Start of Extracted records
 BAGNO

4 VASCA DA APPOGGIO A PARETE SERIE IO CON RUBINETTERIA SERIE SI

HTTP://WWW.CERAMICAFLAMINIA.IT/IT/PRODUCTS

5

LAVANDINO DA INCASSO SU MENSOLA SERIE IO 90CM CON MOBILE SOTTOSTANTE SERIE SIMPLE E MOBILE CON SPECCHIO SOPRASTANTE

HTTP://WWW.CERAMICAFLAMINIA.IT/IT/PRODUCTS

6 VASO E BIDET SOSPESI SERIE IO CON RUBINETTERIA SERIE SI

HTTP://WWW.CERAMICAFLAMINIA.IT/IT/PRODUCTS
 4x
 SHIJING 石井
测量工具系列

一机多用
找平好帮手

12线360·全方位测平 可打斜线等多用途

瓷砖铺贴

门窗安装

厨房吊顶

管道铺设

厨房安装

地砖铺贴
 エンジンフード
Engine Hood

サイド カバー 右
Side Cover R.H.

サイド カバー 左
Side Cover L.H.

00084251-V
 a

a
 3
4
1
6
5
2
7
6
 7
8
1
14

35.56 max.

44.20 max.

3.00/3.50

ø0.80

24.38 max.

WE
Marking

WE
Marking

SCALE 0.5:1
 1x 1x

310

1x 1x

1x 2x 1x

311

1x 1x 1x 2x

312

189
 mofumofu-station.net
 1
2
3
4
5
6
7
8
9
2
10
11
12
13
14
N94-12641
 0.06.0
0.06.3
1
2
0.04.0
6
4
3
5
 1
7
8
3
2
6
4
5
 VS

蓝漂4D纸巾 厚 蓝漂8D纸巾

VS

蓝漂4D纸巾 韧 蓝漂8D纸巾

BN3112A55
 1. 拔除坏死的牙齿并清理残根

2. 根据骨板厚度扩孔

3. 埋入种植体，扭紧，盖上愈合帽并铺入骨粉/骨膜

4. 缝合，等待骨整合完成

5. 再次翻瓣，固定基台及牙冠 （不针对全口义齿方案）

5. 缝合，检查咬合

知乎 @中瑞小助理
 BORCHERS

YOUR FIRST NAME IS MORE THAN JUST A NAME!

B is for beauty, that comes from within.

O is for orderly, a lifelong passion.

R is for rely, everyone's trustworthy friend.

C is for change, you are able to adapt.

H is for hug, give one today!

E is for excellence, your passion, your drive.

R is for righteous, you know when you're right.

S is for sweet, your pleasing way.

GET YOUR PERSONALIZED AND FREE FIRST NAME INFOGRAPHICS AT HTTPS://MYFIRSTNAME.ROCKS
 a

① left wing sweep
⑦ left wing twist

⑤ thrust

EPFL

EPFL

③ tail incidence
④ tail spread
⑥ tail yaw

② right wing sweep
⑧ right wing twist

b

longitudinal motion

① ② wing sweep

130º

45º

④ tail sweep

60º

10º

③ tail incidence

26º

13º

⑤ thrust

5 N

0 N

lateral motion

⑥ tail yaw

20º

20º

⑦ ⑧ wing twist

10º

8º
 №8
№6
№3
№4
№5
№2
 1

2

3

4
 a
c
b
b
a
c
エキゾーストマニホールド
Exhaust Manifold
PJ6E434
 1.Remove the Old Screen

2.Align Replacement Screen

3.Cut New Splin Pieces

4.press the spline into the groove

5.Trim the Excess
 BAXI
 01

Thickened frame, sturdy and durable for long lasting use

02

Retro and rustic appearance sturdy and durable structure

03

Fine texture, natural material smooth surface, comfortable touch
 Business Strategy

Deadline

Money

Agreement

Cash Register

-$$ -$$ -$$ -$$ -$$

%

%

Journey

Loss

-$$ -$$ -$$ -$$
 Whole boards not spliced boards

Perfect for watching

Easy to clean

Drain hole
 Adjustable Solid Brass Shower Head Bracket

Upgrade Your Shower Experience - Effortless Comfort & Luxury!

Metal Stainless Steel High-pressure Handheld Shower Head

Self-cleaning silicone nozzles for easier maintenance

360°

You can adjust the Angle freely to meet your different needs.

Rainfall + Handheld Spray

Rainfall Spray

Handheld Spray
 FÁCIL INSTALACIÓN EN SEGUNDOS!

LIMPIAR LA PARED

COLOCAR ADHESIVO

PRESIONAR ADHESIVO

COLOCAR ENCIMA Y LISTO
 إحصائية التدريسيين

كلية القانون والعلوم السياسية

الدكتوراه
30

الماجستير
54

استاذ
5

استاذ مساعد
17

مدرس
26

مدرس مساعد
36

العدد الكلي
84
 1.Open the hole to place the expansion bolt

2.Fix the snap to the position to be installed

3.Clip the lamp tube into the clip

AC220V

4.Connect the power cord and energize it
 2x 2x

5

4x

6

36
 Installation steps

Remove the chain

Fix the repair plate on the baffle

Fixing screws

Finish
End of Extracted records
• Task: Output every entry exactly as it appears.

• Your solution:
 BAGNO

4 VASCA DA APPOGGIO A PARETE SERIE IO CON RUBINETTERIA SERIE SI

HTTP://WWW.CERAMICAFLAMINIA.IT/IT/PRODUCTS

5

LAVANDINO DA INCASSO SU MENSOLA SERIE IO 90CM CON MOBILE SOTTOSTANTE SERIE SIMPLE E MOBILE CON SPECCHIO SOPRASTANTE

HTTP://WWW.CERAMICAFLAMINIA.IT/IT/PRODUCTS

6 VASO E BIDET SOSPESI SERIE IO CON RUBINETTERIA SERIE SI

HTTP://WWW.CERAMICAFLAMINIA.IT/IT/PRODUCTS
 4x
 SHIJING 石井
测量工具系列

一机多用
找平好帮手

12线360·全方位测平 可打斜线等多用途

瓷砖铺贴

门窗安装

厨房吊顶

管道铺设

厨房安装

地砖铺贴
 エンジンフード
Engine Hood

サイド カバー 右
Side Cover R.H.

サイド カバー 左
Side Cover L.H.

00084251-V
 a

a
 3
4
1
6
5
2
7
6
 7
8
1
14

35.56 max.

44.20 max.

3.00/3.50

ø0.80

24.38 max.

WE
Marking

WE
Marking

SCALE 0.5:1
 1x 1x

310

1x 1x

1x 2x 1x

311

1x 1x 1x 2x

312

189
 mofumofu-station.net
 1
2
3
4
5
6
7
8
9
2
10
11
12
13
14
N94-12641
 0.06.0
0.06.3
1
2
0.04.0
6
4
3
5
 1
7
8
3
2
6
4
5
 VS

蓝漂4D纸巾 厚 蓝漂8D纸巾

VS

蓝漂4D纸巾 韧 蓝漂8D纸巾

BN3112A55
 1. 拔除坏死的牙齿并清理残根

2. 根据骨板厚度扩孔

3. 埋入种植体，扭紧，盖上愈合帽并铺入骨粉/骨膜

4. 缝合，等待骨整合完成

5. 再次翻瓣，固定基台及牙冠 （不针对全口义齿方案）

5. 缝合，检查咬合

知乎 @中瑞小助理
 BORCHERS

YOUR FIRST NAME IS MORE THAN JUST A NAME!

B is for beauty, that comes from within.

O is for orderly, a lifelong passion.

R is for rely, everyone's trustworthy friend.

C is for change, you are able to adapt.

H is for hug, give one today!

E is for excellence, your passion, your drive.

R is for righteous, you know when you're right.

S is for sweet, your pleasing way.

GET YOUR PERSONALIZED AND FREE FIRST NAME INFOGRAPHICS AT HTTPS://MYFIRSTNAME.ROCKS
 a

① left wing sweep
⑦ left wing twist

⑤ thrust

EPFL

EPFL

③ tail incidence
④ tail spread
⑥ tail yaw

② right wing sweep
⑧ right wing twist

b

longitudinal motion

① ② wing sweep

130º

45º

④ tail sweep

60º

10º

③ tail incidence

26º

13º

⑤ thrust

5 N

0 N

lateral motion

⑥ tail yaw

20º

20º

⑦ ⑧ wing twist

10º

8º
 №8
№6
№3
№4
№5
№2
 1

2

3

4
 a
c
b
b
a
c
エキゾーストマニホールド
Exhaust Manifold
PJ6E434
 1.Remove the Old Screen

2.Align Replacement Screen

3.Cut New Splin Pieces

4.press the spline into the groove

5.Trim the Excess
 BAXI
 01

Thickened frame, sturdy and durable for long lasting use

02

Retro and rustic appearance sturdy and durable structure

03

Fine texture, natural material smooth surface, comfortable touch
 Business Strategy

Deadline

Money

Agreement

Cash Register

-$$ -$$ -$$ -$$ -$$

%

%

Journey

Loss

-$$ -$$ -$$ -$$
 Whole boards not spliced boards

Perfect for watching

Easy to clean

Drain hole
 Adjustable Solid Brass Shower Head Bracket

Upgrade Your Shower Experience - Effortless Comfort & Luxury!

Metal Stainless Steel High-pressure Handheld Shower Head

Self-cleaning silicone nozzles for easier maintenance

360°

You can adjust the Angle freely to meet your different needs.

Rainfall + Handheld Spray

Rainfall Spray

Handheld Spray
 FÁCIL INSTALACIÓN EN SEGUNDOS!

LIMPIAR LA PARED

COLOCAR ADHESIVO

PRESIONAR ADHESIVO

COLOCAR ENCIMA Y LISTO
 إحصائية التدريسيين

كلية القانون والعلوم السياسية

الدكتوراه
30

الماجستير
54

استاذ
5

استاذ مساعد
17

مدرس
26

مدرس مساعد
36

العدد الكلي
84
 1.Open the hole to place the expansion bolt

2.Fix the snap to the position to be installed

3.Clip the lamp tube into the clip

AC220V

4.Connect the power cord and energize it
 2x 2x

5

4x

6

36
 Installation steps

Remove the chain

Fix the repair plate on the baffle

Fixing screws

Finish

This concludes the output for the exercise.